━━━ INPUT DATA
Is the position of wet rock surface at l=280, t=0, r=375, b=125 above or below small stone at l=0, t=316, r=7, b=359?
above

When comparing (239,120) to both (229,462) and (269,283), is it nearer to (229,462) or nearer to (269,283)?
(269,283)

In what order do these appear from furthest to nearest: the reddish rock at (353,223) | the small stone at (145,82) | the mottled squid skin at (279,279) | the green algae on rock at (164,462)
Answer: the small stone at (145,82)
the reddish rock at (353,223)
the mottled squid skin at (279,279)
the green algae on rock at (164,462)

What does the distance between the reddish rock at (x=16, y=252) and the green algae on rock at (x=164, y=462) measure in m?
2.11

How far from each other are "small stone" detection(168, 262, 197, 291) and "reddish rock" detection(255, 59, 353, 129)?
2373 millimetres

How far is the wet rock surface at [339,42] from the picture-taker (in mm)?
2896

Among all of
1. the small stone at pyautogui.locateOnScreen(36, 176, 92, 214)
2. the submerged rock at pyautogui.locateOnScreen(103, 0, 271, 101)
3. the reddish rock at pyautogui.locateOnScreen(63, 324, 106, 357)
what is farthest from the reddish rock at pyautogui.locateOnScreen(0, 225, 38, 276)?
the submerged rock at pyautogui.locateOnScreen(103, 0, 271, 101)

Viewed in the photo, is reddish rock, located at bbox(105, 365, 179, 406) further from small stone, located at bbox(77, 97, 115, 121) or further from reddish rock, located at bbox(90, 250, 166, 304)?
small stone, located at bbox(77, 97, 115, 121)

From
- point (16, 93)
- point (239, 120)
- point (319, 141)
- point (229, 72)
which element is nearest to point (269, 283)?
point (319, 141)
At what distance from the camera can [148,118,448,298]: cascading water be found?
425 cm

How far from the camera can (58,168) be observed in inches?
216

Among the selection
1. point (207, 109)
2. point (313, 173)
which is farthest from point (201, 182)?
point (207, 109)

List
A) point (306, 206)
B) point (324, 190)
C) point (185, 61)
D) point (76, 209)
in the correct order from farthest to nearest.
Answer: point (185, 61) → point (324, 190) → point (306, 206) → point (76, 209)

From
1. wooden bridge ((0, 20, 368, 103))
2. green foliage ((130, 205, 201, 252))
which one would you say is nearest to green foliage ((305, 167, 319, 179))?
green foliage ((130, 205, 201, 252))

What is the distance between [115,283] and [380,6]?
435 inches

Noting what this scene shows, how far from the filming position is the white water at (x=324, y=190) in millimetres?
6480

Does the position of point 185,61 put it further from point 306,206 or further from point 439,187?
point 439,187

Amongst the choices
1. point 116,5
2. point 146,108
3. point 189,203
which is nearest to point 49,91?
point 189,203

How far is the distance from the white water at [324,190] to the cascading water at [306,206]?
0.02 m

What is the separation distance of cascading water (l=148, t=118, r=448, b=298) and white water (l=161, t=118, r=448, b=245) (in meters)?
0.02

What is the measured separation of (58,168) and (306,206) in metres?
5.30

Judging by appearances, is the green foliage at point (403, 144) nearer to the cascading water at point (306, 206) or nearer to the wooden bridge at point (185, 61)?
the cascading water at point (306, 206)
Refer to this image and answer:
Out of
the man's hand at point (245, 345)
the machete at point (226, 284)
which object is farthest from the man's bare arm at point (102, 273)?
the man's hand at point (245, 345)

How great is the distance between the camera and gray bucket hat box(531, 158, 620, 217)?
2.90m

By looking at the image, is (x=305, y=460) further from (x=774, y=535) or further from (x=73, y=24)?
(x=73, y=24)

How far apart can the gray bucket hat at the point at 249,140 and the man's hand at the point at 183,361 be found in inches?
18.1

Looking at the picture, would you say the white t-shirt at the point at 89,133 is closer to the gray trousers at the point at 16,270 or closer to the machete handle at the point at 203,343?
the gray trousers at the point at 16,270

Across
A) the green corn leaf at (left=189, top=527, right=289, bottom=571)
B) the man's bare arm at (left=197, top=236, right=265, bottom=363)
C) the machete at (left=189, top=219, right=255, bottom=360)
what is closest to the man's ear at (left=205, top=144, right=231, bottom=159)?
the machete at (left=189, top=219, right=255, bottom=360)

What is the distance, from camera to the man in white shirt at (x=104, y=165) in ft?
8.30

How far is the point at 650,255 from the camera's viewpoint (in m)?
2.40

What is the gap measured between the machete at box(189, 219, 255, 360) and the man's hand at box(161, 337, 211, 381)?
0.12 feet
━━━━━━
Repeat word for word every line from the one that holds "What is the measured" to the end. Both ends count.

What is the measured separation of (58,168) and (306,206) in metres?
5.30

Judging by appearances, is the green foliage at point (403, 144) nearer to the cascading water at point (306, 206) or nearer to the wooden bridge at point (185, 61)?
the cascading water at point (306, 206)
Refer to this image and answer:
Out of
the man's hand at point (245, 345)
the machete at point (226, 284)
which object is farthest from the man's bare arm at point (102, 273)?
the man's hand at point (245, 345)

How great is the distance between the camera and gray bucket hat box(531, 158, 620, 217)?
2.90m

By looking at the image, is (x=305, y=460) further from (x=774, y=535) or further from (x=73, y=24)?
(x=73, y=24)

How far apart can the gray bucket hat at the point at 249,140 and the man's hand at the point at 183,361 be found in inches?
18.1

Looking at the picture, would you say the white t-shirt at the point at 89,133 is closer to the gray trousers at the point at 16,270 or closer to the machete handle at the point at 203,343?
the gray trousers at the point at 16,270

Across
A) the green corn leaf at (left=189, top=527, right=289, bottom=571)
B) the man's bare arm at (left=197, top=236, right=265, bottom=363)
C) the machete at (left=189, top=219, right=255, bottom=360)
what is closest to the man's ear at (left=205, top=144, right=231, bottom=159)?
the machete at (left=189, top=219, right=255, bottom=360)

What is the distance, from camera to the man in white shirt at (x=104, y=165) in ft?
8.30

How far is the point at 650,255 from the camera's viewpoint (in m)?
2.40

What is the gap measured between the machete at box(189, 219, 255, 360) and the man's hand at box(161, 337, 211, 381)?
0.12 feet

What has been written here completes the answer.